● **Tarea requerida 1**
Edite las entradas que van desde la línea que contiene "Which is farthest from the" hasta el final de las entradas, ambas inclusive. Reprodúzcalas sustituyendo "the asphalt ground" por "the paved road" y sin ningún otro cambio.

● **Pasaje proporcionado**
Para completar una cita de este calibre y sobre todo los acuerdos resultantes, básicamente habría que haber tenido muy claro qué se le puede ofrecer.

Probablemente lo que más necesita el régimen norcoreano es la seguridad de que no serán atacados por parte de Washington o que se intentará un cambio de régimen desde el exterior, como bien conocen de las experiencias en América Latina en los 70.

Un tratado de paz que sustituya al Armisticio de 1953 y del que la propia Corea del Sur no fue signataria sería un buen comienzo. En segundo lugar, se podría seguir el ejemplo de China en 1992 cuando reconoció diplomáticamente a Seúl y ahora reconocer a Pyongyang abriendo embajadas que facilitasen la comunicación y la creación de esta confianza mutua.

Y, finalmente, y quizás la más fácil, hacer efectiva una ayuda económica con el objetivo de que sirva para acelerar la apertura del país.

El problema hasta ahora con la ayuda económica es que desde Washington se pretende que vaya destinada a la mejora de las terribles condiciones de vida de su pueblo, mientras que para la elite norcoreana está supeditada a su propia conservación en el poder. Sin duda, dos perspectivas distintas que habría que intentar que no fuesen excluyentes.

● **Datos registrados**
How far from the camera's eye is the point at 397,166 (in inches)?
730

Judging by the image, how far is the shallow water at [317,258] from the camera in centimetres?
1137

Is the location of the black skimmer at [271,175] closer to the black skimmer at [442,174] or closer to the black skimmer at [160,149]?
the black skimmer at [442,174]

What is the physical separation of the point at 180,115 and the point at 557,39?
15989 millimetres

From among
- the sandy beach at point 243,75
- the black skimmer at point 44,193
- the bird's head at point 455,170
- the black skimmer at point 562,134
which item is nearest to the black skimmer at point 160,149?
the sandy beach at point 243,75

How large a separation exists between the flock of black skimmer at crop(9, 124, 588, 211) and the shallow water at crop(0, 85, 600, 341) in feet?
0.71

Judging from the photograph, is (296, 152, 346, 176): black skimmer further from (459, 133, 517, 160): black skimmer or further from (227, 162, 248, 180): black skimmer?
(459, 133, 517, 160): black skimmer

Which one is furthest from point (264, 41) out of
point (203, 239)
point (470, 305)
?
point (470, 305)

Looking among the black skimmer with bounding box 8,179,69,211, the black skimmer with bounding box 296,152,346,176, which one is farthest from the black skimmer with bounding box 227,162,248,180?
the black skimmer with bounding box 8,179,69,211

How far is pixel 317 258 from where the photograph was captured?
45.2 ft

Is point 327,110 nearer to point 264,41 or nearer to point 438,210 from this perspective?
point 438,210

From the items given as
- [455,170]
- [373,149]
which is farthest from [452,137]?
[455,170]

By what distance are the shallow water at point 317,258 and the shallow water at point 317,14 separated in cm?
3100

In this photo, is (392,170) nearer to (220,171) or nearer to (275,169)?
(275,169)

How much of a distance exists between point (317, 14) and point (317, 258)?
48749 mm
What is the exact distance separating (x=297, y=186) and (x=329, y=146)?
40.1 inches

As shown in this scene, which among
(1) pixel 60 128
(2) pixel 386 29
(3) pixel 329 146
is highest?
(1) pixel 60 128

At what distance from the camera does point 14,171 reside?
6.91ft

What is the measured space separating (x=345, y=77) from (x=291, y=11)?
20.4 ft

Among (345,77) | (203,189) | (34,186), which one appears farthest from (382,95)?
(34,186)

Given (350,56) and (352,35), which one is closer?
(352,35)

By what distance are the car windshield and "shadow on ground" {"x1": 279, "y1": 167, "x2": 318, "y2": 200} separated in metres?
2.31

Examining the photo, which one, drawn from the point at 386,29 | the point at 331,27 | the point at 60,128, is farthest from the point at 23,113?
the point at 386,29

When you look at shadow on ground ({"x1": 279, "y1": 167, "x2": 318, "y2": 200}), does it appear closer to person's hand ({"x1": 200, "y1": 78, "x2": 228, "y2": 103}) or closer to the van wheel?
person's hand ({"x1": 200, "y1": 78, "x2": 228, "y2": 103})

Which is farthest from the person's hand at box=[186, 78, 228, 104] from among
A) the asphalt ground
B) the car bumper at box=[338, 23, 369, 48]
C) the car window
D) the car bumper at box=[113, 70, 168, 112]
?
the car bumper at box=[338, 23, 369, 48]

● **Tarea requerida 2**
Según el pasaje, ¿en qué año reconoció China diplomáticamente a Seúl?

● **Respuesta completa 1**
Which is farthest from the person's hand at box=[186, 78, 228, 104] from among
A) the paved road
B) the car bumper at box=[338, 23, 369, 48]
C) the car window
D) the car bumper at box=[113, 70, 168, 112]
?
the car bumper at box=[338, 23, 369, 48]

● **Respuesta completa 2**
En 1992.